Owen, to his core, maintains high anxiety about talking to unfamiliar people. Neither of us can change that he is sometimes inclined to clam up, look away, and tremor when a waitress tells him “good morning, cutie!” But we are not interested in disrupting the social nature of pleasant greetings among humans. I am long past the times of stressing myself out in navigating his interactions, or attempting to cajole a reply from him. I refuse to thwart his genuine feelings by telling him not to be shy or that it is all okay – when it is so clearly NOT okay, to him.

Instead, I try to help him balance his need for space with the common courtesies required to participate in the world. I pat his back so he feels the safety of my presence; I gain his eye contact to keep him from checking out of the interaction; I ask him if he wants to say good morning back, or if he wants mommy to say it for him; I show warm smiles to both my bashful boy and the kind waitress.

As humans (I think) my kids have no control over fears and preferences that are parts of their temperaments, or of the natural occurrences in life that stir them up. I want them to learn that they can work with their own outlooks, attitudes, reactions, and behaviors instead.

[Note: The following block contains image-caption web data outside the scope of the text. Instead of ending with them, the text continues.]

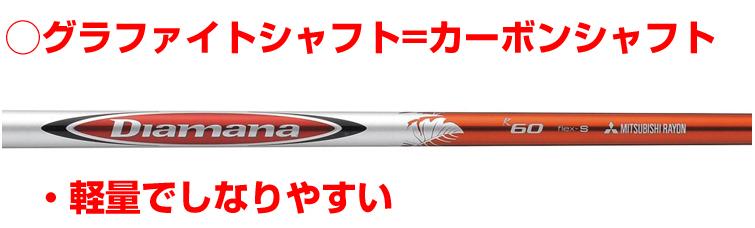 graphite-shaft1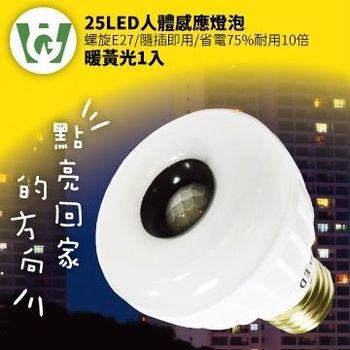 25LED感應燈泡(標準螺旋E27型)(暖黃光)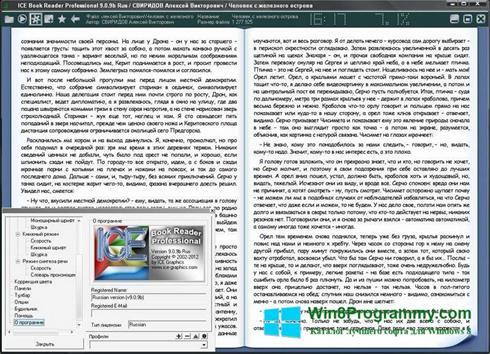 Скриншот программы ICE Book Reader для Windows 8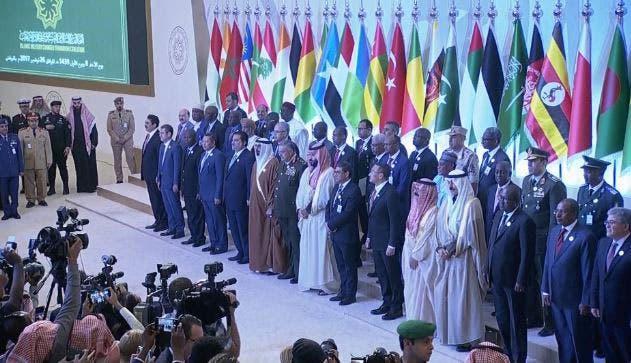 اجتماع التحالف الإسلامي في الرياض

Do not waste your lives in fruitless efforts to change others: an important lesson for my kids as well. Owen took your fairy tales book and pulled your hair? Addie stuck her finger in the frosting on your cupcake? That behavior was not okay but you still need to use your words, move away, ask for help, or let it go.Those are the reactions my kids can control, the responses for which I want them to strive, and the behavior that gets everyone back to copasetic with the least grief.

The most fulfilling shift is when I can reframe things that may not be permanent, but make me crazy in the moment. If I change my verbal reaction to their shitshow, and help them to look at themselves more positively, it is a win for us all. It sure feels better to hear: you are so creative and have the biggest ideas for art projects, BUT we will have to save that one for another time, than: I told you six times already I am NOT getting out glue and scissors and making a mess right now – stop pestering me! It feels better to say: it is so great that you love to drive your trucks around, and you are such a good boy to play quietly by yourself, BUT we have to say goodbye to them now and take a nap, than it does to get exasperated and toss him into his bed while he cries.

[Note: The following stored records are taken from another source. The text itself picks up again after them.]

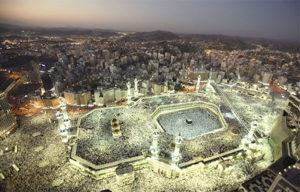 Ramadan Umrah 3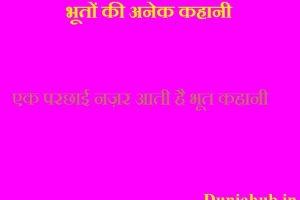 Bhoot wali kahani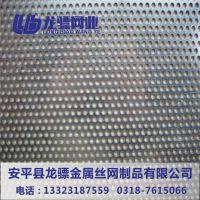 铁板网 室内装饰材料 山西矿筛网
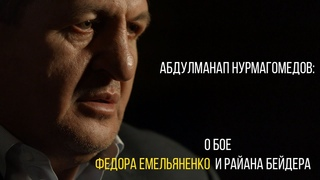 Отец Хабиб Нурмагомедова о бое Федора Емельяненко и Райана Бейдера   о вере в Бога и ценностях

“The fountain of content must spring up in the mind, and he who hath so little knowledge of human nature as to seek happiness by changing anything but his own disposition will waste his life in fruitless efforts and multiply the grief which he proposes to remove.”  – Samuel Johnson

I realize, with these wise words in mind all week, that it is foolish trying to control other humans in the first place (not to mention infuriating, exhausting, and utterly pointless). In no other circumstance would I attempt it. I cannot make the person in front of me in line move faster because I am running late, or expect my husband to change into a mind reader to better suit my needs, or require better grammar from strangers just to please my picky ears. All fruitless efforts, and who has the energy for those?

As for my mama mental fountain I am finding it unfair to rest my feelings of content or discontent on my kids. They are small, and their own people, and right now there is a disconnect between their true nature and the rules of the civilized world. My happiness is instantly thwarted when I get sucked into the why can’t my kids be different vortex. I can guide and assist them, and I can control my reactionl when they act like monsters, and that is it. Except when they have I love you more contests with me, or offer unsolicited acts of kindness to each other. I am more than willing to let those good vibes change my disposition.